= WHAT THIS EXERCISE ASKS =
• 1. In the thread about reshaping a western knife handle, what wood is the original handle made of?
• 2. Rescale the records from the line containing "Which is farthest" through the end of the records, inclusive. Reproduce every line, but multiply each coordinate in the answers by 1.45 and round to whole numbers, rounding halves up.

= TEXT EXTRACT =

☆ ☆ ☆

# Reshaping western handle



## sharptools (Jul 31, 2017)

I have the bolsterless version of Hiromoto Honyaki which I have spent significant time thinning and making convex. I am now moving onto giving the handle some love which I am looking to reshape and refinish it. The handle is made of basic unfinished rosewood.

Something I should mention is that I live in an apartment and have no space for power tools of any sort and will basically have to do everything by hand.

Does anyone have recommendations on what set up I should have? Any tips and tricks which may make my life easier would also be appreciated.

Thanks!


----------



## Matus (Jul 31, 2017)

Well, a photo would help. But you want some basic way to clamp the blade to a table, then some 80/180/320/600 (give or take) sandpaper. I would add steel wool, but not in an apartment. It makes a lot of nasty steel dust. maybe even some finer D-shaped (cross section) file - depending how much you want to change to original handle.

Some pieces of wood - a short rod with a diameter of some 10 - 15 mm, a small rectangular piece, etc - to use as a support for the sandpaper while sanding. In the later stages of sanding (320 and 600) you may cut a narrow, long piece of the sandpaper, tape/glue it to some flexible material (piece of jeans cloth, etc.) and use it manually as a sanding belt. For finish you need to decide whether you just use some board butter, or something like Tung oil, or TruOil.

You will want some tape wrap the blade in. I have made great experience with the wide, thick, orange Tesa - leaves nearly no residue.

I am sure others will chime in with more/different ideas. There surely are many ways to do this.

Oh, and get some basic respirator, you do not want to breath wooden dust.


----------



## malexthekid (Jul 31, 2017)

Depending on what shaping you want to do a rounded smooth or Bastard file may male it quicker and/or easier than dowel and sandpaper. But if it is detail worn without much material removal than Matus's suggestions are probably close to right.


----------



## Yet-Another-Dave (Jul 31, 2017)

sharptools said:


> I have the bolsterless version of Hiromoto Honyaki which I have spent significant time thinning and making convex. I am now moving onto giving the handle some love which I am looking to reshape and refinish it. The handle is made of basic unfinished rosewood.

☆ ☆ ☆

= MATERIAL TO PROCESS =
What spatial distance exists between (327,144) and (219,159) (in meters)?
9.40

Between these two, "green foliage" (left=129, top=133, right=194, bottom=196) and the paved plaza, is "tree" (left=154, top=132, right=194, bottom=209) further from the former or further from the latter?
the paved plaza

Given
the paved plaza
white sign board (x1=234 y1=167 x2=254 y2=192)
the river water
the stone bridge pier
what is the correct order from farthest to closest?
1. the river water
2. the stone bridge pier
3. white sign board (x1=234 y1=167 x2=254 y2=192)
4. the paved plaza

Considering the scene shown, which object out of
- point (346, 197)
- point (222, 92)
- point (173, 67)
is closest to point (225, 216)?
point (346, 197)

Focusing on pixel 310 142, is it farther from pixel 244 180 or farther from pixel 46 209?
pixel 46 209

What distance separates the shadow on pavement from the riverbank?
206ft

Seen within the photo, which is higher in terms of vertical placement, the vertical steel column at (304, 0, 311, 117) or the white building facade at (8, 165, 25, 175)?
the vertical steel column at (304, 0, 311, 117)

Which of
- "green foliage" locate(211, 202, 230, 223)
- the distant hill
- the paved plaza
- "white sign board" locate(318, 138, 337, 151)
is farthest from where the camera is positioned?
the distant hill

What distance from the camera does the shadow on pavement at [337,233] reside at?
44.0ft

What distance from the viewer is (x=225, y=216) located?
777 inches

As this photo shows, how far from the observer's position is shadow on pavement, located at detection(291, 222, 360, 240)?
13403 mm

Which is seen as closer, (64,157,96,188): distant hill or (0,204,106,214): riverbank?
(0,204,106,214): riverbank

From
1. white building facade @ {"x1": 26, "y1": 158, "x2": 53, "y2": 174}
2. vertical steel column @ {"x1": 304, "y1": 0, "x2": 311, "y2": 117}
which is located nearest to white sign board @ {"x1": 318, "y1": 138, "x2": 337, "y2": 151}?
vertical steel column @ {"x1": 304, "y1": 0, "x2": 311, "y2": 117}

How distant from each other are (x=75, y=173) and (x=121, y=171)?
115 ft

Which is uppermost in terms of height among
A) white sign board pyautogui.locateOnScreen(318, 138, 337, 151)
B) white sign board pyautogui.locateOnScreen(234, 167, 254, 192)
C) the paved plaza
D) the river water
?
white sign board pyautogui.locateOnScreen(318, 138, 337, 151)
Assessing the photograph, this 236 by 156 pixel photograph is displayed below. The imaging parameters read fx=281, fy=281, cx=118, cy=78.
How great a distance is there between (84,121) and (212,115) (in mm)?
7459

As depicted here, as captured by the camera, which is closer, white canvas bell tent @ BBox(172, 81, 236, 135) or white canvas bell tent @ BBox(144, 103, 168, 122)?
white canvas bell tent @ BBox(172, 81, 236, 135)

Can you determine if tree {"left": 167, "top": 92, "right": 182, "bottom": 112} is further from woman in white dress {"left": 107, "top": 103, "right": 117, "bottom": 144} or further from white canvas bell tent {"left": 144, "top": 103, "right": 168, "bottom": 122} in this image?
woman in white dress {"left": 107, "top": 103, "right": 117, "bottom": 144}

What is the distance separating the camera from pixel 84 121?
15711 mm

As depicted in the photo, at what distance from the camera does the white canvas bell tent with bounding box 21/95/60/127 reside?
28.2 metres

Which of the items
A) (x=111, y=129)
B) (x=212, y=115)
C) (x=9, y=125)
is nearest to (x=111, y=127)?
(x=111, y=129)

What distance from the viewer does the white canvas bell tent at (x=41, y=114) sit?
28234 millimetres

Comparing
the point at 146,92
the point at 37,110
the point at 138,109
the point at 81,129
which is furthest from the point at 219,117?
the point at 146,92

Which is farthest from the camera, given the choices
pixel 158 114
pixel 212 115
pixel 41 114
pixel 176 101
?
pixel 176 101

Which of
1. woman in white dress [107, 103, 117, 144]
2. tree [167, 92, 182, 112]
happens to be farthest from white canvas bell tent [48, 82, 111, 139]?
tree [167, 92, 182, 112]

☆ ☆ ☆

= OUTPUTS IN ORDER =
• 1. Basic unfinished rosewood.

• 2.
Which is farthest from the camera, given the choices
pixel 158 114
pixel 212 115
pixel 41 114
pixel 176 101
?
pixel 255 146

Which of
1. woman in white dress [107, 103, 117, 144]
2. tree [167, 92, 182, 112]
happens to be farthest from white canvas bell tent [48, 82, 111, 139]?
tree [242, 133, 264, 162]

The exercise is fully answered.